Дверь в комнате Сурена была открыта, горел тусклый зеленый свет.
Я заглянула. Он лежал по пояс обнаженный, в наушниках, руки за головой, ноги раскинуты в стороны под тонким одеялом, и казался спящим. Темные впадины подмышек, темная шерсть на груди и запястьях, почерневшие подбородок и щеки.
Меня заворожило это зрелище. Вероятно, любая женщина — вне зависимости от ее осознанных предпочтений — так или иначе реагирует на брутальность.
Я вошла. Сурен не шевелился. Спит? Не спит?..
Я села на край дивана.
Он резко открыл глаза.

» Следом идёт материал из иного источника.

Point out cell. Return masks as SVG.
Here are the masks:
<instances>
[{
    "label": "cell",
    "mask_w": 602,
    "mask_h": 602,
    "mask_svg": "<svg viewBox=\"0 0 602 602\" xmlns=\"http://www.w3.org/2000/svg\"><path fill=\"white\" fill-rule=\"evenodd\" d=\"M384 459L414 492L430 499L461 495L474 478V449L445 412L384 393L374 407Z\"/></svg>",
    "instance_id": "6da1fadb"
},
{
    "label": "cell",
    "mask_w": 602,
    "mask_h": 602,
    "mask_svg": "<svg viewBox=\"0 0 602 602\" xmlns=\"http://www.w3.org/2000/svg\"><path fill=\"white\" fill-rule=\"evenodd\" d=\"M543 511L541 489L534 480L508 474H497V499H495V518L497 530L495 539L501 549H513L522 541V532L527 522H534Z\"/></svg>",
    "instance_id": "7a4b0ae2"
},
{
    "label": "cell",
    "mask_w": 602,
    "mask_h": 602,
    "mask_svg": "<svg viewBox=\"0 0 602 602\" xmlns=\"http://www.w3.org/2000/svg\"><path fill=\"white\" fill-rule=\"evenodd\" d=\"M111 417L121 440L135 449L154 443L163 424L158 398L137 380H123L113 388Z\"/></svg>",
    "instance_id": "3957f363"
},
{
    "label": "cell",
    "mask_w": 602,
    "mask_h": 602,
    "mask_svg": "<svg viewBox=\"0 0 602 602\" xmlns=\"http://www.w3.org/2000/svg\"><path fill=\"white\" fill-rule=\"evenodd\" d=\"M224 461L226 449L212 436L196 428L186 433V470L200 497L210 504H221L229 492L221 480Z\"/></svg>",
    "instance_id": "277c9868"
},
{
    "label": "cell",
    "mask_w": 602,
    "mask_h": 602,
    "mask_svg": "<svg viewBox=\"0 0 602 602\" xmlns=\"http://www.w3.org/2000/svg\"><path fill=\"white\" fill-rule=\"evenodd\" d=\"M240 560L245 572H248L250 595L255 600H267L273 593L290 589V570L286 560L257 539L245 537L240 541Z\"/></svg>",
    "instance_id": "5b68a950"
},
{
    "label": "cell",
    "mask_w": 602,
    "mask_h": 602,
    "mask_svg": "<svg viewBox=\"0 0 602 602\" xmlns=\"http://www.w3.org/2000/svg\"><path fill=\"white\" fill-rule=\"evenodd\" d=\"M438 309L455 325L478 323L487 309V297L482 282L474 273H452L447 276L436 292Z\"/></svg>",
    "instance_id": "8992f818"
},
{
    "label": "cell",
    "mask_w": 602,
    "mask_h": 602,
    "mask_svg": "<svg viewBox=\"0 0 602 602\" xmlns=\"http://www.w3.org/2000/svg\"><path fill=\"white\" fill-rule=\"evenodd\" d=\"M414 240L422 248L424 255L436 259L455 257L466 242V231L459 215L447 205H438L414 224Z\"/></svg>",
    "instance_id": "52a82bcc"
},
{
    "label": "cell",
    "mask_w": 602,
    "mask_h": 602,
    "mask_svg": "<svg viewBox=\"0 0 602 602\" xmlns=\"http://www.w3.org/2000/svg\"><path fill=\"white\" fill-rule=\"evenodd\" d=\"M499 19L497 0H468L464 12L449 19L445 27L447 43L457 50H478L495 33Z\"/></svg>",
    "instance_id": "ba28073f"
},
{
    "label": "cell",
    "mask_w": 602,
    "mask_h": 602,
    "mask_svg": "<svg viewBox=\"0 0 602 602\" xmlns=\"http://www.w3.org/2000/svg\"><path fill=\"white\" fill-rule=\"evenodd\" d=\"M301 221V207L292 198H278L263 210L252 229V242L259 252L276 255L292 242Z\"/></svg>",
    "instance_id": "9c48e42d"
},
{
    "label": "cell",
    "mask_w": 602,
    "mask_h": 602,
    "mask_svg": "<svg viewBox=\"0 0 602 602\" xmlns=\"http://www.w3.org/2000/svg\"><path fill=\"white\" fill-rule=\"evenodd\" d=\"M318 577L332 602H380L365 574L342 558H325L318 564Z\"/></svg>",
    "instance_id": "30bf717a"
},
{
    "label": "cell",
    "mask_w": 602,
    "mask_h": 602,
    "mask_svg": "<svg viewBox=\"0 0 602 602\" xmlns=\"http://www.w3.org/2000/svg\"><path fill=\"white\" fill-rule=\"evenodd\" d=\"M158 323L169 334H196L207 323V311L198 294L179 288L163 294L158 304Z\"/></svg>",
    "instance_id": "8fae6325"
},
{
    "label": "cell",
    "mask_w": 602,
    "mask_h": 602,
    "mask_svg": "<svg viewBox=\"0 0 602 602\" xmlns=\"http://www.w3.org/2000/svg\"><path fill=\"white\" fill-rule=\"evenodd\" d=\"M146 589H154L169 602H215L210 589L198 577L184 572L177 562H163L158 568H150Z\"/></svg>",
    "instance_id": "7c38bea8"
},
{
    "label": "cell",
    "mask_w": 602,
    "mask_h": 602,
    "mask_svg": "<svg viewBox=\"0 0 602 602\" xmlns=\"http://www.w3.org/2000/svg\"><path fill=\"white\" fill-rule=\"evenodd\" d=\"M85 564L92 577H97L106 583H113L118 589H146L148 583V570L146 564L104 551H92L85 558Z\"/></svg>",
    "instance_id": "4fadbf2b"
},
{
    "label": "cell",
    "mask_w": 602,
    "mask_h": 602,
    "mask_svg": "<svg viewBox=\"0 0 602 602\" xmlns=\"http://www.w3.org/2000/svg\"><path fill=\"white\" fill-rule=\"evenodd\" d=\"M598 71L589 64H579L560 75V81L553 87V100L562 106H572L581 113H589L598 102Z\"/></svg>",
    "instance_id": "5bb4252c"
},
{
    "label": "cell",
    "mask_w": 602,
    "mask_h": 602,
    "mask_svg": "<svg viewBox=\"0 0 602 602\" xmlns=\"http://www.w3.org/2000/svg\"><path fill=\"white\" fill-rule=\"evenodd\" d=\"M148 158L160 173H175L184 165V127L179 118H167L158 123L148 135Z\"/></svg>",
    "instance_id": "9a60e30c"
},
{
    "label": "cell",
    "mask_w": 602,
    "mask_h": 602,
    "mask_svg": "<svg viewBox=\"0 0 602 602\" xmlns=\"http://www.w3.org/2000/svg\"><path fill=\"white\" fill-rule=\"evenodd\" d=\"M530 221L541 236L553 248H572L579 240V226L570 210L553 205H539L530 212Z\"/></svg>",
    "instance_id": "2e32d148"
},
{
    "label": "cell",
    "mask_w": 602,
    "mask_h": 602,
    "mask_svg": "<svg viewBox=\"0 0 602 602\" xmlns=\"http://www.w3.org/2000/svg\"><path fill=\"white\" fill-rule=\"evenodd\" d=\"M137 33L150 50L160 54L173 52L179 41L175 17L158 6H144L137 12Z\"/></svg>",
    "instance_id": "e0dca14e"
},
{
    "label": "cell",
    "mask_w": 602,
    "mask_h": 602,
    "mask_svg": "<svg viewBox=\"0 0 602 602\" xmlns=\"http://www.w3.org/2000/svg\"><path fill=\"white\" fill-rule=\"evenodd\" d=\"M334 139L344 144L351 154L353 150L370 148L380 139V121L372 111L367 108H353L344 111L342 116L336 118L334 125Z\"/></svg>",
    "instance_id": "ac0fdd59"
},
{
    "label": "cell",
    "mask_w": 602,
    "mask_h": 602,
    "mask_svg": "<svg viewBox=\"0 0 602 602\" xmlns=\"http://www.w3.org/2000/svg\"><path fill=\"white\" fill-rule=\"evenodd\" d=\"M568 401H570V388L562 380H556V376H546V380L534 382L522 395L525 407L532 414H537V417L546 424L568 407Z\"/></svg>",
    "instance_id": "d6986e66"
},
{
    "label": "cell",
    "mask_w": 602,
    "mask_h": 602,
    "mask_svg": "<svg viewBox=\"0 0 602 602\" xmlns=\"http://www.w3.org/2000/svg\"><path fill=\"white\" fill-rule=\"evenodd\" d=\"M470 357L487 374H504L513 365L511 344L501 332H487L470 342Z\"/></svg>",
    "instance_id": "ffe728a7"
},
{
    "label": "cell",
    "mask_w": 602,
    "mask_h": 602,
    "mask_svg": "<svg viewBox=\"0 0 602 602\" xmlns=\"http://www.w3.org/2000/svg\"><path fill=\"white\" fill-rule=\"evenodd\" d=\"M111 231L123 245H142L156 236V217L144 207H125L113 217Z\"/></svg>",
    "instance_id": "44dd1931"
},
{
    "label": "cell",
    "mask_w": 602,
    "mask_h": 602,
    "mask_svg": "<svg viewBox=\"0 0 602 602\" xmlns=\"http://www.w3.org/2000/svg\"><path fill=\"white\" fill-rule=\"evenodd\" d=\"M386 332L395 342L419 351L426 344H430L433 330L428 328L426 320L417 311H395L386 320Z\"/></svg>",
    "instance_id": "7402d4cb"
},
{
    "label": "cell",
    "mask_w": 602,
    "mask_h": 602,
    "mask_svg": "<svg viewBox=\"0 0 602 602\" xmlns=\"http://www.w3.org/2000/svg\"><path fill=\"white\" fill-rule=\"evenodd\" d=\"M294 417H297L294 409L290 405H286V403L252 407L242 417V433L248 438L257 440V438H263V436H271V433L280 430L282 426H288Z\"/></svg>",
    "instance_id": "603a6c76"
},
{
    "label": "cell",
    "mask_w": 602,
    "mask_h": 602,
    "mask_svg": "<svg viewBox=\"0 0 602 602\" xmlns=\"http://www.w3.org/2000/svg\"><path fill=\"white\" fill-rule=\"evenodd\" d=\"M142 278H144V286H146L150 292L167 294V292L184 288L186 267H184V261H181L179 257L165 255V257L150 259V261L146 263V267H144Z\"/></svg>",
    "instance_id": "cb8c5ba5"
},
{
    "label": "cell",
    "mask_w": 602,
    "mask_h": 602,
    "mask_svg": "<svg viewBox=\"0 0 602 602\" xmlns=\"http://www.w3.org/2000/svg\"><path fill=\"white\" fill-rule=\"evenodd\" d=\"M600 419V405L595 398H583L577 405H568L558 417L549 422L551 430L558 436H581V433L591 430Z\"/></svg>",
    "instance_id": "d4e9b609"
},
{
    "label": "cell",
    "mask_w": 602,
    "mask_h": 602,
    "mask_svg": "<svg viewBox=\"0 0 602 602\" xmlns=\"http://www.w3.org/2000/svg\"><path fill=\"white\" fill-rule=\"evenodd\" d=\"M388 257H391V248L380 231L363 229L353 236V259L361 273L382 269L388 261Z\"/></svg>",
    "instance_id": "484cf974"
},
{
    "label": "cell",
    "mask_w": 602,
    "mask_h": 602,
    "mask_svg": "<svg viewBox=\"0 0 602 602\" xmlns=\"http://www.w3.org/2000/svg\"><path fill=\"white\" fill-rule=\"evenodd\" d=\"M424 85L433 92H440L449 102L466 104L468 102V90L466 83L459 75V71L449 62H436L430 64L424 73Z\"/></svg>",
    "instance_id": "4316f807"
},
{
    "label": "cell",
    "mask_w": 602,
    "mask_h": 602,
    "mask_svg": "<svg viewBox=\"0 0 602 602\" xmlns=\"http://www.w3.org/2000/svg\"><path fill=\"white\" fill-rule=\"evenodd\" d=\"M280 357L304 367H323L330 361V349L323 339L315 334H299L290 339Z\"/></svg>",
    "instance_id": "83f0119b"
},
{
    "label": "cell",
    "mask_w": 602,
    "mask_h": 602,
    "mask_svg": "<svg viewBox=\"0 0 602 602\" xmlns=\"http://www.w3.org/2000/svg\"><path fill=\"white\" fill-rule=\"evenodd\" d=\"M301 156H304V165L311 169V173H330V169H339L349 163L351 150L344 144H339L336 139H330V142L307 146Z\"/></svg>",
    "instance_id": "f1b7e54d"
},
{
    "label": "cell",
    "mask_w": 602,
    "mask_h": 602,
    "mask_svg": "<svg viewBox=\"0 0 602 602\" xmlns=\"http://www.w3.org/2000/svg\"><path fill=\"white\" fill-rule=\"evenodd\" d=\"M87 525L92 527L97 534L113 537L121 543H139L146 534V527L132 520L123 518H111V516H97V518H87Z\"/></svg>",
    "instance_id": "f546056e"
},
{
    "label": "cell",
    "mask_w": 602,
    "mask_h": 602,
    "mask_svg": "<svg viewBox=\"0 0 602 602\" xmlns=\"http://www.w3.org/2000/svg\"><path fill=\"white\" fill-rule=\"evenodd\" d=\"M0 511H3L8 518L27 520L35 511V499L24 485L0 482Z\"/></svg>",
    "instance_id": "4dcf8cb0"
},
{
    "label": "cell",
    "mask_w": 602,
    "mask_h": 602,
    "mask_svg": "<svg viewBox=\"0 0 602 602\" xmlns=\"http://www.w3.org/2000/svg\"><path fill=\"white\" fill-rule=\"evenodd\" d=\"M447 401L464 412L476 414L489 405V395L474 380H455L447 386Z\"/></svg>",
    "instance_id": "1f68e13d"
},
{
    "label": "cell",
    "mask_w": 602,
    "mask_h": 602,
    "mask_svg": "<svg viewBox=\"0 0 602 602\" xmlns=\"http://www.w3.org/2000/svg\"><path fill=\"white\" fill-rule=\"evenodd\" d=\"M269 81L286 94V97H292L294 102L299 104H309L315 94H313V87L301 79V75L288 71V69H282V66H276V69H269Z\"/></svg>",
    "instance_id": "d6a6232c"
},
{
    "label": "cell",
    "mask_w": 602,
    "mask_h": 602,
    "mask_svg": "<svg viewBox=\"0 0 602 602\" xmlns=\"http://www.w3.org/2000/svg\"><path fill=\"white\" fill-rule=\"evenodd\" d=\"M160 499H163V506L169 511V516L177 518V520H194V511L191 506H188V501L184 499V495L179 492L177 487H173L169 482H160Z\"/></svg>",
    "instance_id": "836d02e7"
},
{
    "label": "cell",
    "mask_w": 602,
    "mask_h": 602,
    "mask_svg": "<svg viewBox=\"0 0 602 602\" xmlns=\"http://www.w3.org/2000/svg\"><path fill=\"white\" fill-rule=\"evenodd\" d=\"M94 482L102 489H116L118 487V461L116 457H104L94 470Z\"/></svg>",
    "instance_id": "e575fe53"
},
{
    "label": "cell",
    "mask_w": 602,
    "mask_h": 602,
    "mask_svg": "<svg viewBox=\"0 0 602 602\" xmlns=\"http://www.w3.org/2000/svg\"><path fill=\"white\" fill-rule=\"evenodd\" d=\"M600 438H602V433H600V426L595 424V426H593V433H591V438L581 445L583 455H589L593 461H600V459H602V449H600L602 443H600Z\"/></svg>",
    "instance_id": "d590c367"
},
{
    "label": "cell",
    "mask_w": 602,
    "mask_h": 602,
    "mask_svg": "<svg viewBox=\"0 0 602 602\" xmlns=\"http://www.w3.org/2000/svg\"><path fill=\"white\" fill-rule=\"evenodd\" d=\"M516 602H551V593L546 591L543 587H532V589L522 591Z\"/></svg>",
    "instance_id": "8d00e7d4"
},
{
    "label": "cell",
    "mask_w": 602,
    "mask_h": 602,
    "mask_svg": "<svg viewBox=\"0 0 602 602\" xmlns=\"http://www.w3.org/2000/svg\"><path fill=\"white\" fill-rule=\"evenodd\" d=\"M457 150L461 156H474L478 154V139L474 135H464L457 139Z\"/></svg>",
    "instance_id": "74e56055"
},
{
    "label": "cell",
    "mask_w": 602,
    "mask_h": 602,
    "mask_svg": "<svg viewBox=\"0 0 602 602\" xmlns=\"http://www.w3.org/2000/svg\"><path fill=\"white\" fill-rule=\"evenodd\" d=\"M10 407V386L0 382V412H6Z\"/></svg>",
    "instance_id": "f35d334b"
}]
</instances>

Потом сорвал наушники и замер.
Я скинула халат и осталась в тонкой ночной сорочке.
Сурен отодвинулся к стенке и откинул край одеяла.
Я легла к нему лицом и закрыла глаза.
* * *
Я закрыла глаза.
Сомкнутые веки и мерный стук колес надежно огородили меня от окружающего мира, и я возвратилась в свой.
Не знаю, долго ли мы лежали неподвижно. Сурен шевельнулся первым. Я открыла глаза — его лицо было рядом.
— Ты пришла, — просто сказал он.
Это было как… как пробитая брешь. Словно рухнули все стены, заборы… или что у них есть еще там.
Это его «ты»… Вот что было нужно!
— Я пришла к тебе.
Мне показалось, что даже голос мой сделался другим… или говорить стало легче.
— Не верю. — Сурен мотнул головой, словно отгоняя наваждение.
— Что ты слушаешь? — спросила я.
Он выдернул штекер наушников, и в колонках зазвучал старый альбом Криса Ри.
— Мне нравится.
— Мне нравится, что тебе нравится, — улыбнулся он.
Мы все так же спокойно смотрели друг на друга, как будто провели в этой позе полжизни. Сурен запустил свои пальцы мне в волосы:
— Зачем ты стрижешь такие густые красивые волосы?
— Это не я, это парикмахеры.
Он засмеялся.
— Я хочу увидеть твою гриву.
— Прямо сейчас и начну отращивать.
Он снова засмеялся. Я тоже.
Его ладонь сползла мне на шею. Он гладил пальцами ключицы, подбородок. Расстегнул верхние пуговицы сорочки, и рука двинулась к груди.
Я, к собственному удивлению, поспешно выпросталась из сорочки.
Тут же обожгло прикосновение его обнаженного тела.
Он поцеловал меня. Как когда–то давно, на перроне в Москве. Только дольше. Гораздо… бесконечно дольше.
Мы устали от поцелуя.
Сурен лег рядом — запрокинув голову и прикрыв глаза.
Тогда я склонилась над ним.
Я всматривалась в его лицо. Это было самое красивое лицо на всем белом свете. «Самое–самое–пресамое в жизни!» — как говорила моя маленькая дочь, когда ей не хватало слов для выражения восторга.
Я не могла бы сказать, чего больше было в моих ощущениях — наслаждения или изумления. Одно через мгновение сменялось другим.
Это был катарсис. Неведомые мне доселе переживания вытесняли наносное, внушенное, неприсущее мне. Так ветром сметает пыль, волной — мусор. И этот ветер, эти волны длились и длились…
Тугой поток неистовой ласки врывался в глубь меня. Горячий, как солнце. Он растекался по венам и заполнял все мое существо — до кончиков пальцев.